■ **ФРАГМЕНТ ИСТОЧНИКА**
-.-.-

Шанецкая: Это, действительно, очень вписывается в то, о чем многократно заявляли российские власти — а именно, о необходимости многополярного мира. И он как раз и должен представить такие страны как Россия, как Китай, как, возможно, Индия — в качестве равных партнеров. И теперь получается, что уже это вопрос не только заявлений, а действий, потому что совсем недавно порядка 50-ти стран выстроились в очередь, чтобы поучаствовать в китайском проекте Азиатский инфраструктурный инвестиционный банк, который Китай позиционирует как альтернативу МВФ. Как вы к этому относитесь? Действительно, получается, что Китай старается доминировать, не только развивая свое оружие и военную мощь, но и через финансовые институты.
Эндельман: Да, конечно. Китай очень сильно поднимается именно с точки зрения экономики. И, что интересно, как видит Китай все эти международные институты: Международный валютный фонд, Всемирный банк и т.д. Он рассматривает их как институты, которые контролируются Соединенными Штатами. А китайцы хотят создать аналогичные, которые будут контролировать самостоятельно. Или, по крайней мере, создать альтернативу существующим институтам. Азиатский инфраструктурный инвестиционный банк — это как раз такого рода проект. Что особенно интересно — что Китай мог совершенно спокойно самостоятельно его профинансировать, вложив порядка 50 млрд долларов. Но он попросил своих партнеров, другие страны, которые хотели принимать участие в этом проекте, вложить туда какую-то часть собственного капитала. И это достаточно важно, потому что Китай сейчас хочет позиционировать себя именно как глобальный партнер. То есть, не как противник, не как объект для противостояния, не обязательно как альтернатива для Соединенных Штатов, а именно как союзник для многих стран, которые, возможно, потом будут использовать партнерство в политических целях, чтобы дипломатично лоббировать свои интересы.

-.-.-

■ **ЧТО НУЖНО СДЕЛАТЬ**
Допишите следующую часть фрагмента о Китае и Азиатском инфраструктурном инвестиционном банке, начиная сразу после его последней фразы. Приведённые далее данные здесь не понадобятся.

■ **ПРЕДОСТАВЛЕННЫЕ ДАННЫЕ**

-.-.-

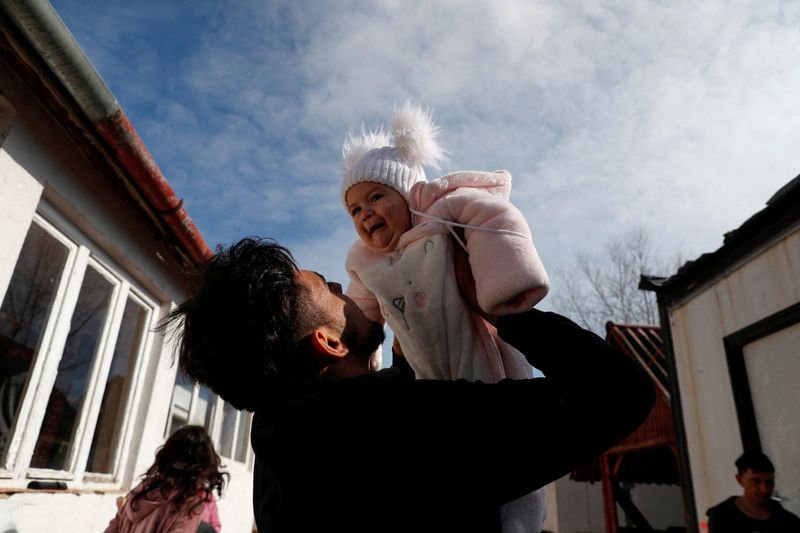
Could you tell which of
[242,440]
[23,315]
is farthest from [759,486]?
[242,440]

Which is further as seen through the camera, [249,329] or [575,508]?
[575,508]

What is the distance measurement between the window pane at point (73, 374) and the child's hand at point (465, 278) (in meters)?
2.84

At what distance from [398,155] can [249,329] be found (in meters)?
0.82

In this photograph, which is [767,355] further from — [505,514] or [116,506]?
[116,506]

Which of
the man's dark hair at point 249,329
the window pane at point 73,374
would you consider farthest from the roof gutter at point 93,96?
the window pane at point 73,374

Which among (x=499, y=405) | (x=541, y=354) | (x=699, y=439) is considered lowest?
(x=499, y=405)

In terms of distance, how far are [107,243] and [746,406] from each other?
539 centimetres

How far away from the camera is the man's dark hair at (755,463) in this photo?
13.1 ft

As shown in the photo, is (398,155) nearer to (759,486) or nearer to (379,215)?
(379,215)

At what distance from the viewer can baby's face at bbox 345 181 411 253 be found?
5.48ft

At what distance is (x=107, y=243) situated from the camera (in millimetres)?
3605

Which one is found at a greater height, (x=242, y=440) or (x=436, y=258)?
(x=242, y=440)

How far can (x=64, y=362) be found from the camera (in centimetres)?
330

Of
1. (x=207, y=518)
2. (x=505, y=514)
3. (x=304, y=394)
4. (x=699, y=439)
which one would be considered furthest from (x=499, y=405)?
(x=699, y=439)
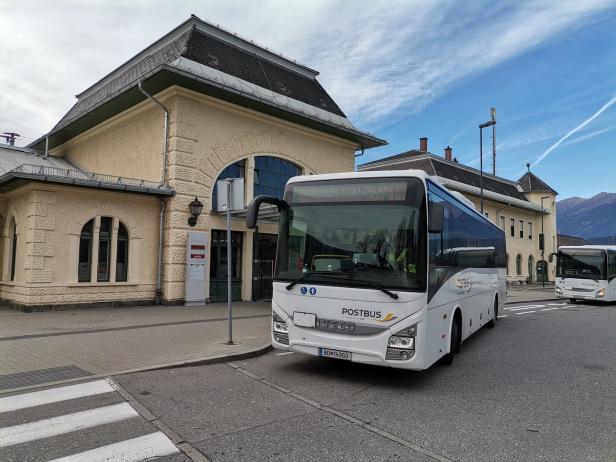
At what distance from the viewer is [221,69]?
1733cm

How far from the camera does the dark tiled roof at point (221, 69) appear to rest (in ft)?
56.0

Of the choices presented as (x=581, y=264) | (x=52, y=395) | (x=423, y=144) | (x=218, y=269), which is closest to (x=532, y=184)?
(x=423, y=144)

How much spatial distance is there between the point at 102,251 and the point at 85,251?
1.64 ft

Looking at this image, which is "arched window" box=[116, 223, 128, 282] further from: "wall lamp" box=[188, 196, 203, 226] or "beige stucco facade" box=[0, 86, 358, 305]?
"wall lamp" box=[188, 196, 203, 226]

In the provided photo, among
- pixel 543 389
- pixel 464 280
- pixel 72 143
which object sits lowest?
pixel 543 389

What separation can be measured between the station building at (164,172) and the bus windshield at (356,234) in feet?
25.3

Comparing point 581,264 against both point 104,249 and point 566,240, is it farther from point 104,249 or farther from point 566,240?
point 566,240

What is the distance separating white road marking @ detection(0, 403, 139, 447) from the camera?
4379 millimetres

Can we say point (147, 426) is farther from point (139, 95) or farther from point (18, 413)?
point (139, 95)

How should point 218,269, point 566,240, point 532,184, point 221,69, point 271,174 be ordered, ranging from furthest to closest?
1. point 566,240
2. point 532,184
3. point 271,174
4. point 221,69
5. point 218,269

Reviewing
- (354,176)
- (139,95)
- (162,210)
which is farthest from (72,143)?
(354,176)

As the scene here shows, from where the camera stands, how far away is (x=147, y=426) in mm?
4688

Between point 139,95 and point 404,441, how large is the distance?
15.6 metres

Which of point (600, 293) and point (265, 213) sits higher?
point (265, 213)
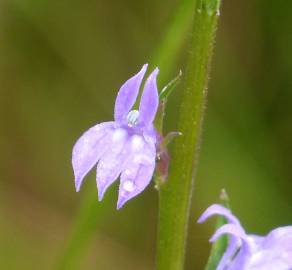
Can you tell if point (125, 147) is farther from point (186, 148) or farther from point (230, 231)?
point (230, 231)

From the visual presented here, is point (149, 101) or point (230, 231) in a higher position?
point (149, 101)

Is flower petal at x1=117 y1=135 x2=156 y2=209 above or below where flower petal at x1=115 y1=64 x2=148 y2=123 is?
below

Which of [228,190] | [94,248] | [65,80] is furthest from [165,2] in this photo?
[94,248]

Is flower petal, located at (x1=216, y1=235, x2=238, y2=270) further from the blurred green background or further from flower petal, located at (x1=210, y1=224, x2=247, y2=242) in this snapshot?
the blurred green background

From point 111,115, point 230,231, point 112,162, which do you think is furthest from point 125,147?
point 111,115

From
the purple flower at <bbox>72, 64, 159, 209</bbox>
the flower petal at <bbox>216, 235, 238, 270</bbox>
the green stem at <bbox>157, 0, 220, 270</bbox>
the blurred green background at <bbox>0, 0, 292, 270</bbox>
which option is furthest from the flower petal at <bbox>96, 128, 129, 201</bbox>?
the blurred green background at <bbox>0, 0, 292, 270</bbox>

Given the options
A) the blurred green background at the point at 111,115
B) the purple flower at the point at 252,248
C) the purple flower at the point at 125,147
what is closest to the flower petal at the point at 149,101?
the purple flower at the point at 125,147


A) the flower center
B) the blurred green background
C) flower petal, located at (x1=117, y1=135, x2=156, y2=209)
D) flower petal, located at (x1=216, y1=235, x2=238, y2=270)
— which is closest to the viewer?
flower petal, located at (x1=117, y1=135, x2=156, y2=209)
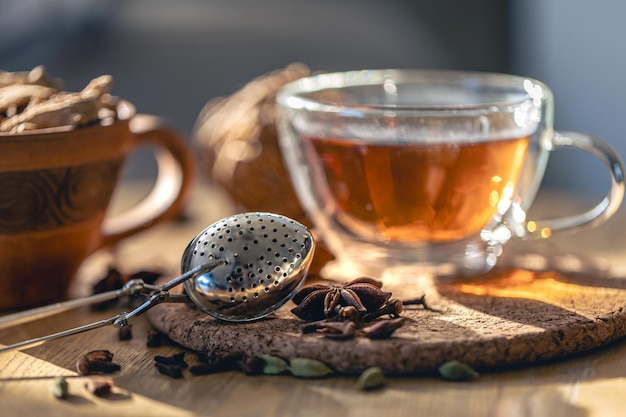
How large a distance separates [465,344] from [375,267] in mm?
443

-.-.-

■ **РЕЗУЛЬТАТ УПРАЖНЕНИЯ**
Шанецкая: Стоит ли нам это рассматривать как угрозу или как хорошую возможность? По сути, мы сейчас переходим в эту новую реальность, где Китай пытается доминировать на мировой арене.
Эндельман: Я думаю, что и то, и другое. Китай — это такая страна, за которой точно нужно поглядывать, за которой нужно наблюдать, и наблюдать достаточно внимательно. Есть страны, которые очень боятся Китая. Такие соседи как Япония, Вьетнам, Филиппины. Есть также разные спорные вопросы, которые находятся вокруг Китая. Это очень важно для них не только со стратегической, но и практически с экзистенциальной точки зрения. Но, с другой стороны, если посмотреть на это чуть шире, принимая Китай в мировое партнерство, если он становится неотъемлемой частью мировой экономики, это, наверное, хорошо в долгосрочной перспективе. Хотя бы просто потому, что это значит, что Китай будет в меньшей степени стремиться раскачивать ту самую лодку, частью которой он теперь является, потому что в этом случае он и себе тоже будет делать плохо.
Шанецкая: Со своим огромным золотовалютным резервом в 4 трлн. долларов Китай может позволить себе диктовать миру не только на региональном уровне, но и в мировом масштабе. При этом Россия разворачивается к Китаю сейчас и официально декларирует, что это один из ее основных партнеров. Но, тем не менее, мы видим, особенно это стали замечать в последние месяцы: когда дело доходит до экономической помощи России, Китай очень осторожен. Фактически Китай не готов быть российским партнером, когда речь заходит о деньгах. Вам не кажется, что этот разворот России к Китаю в долгосрочной перспективе может оказаться недальновидным?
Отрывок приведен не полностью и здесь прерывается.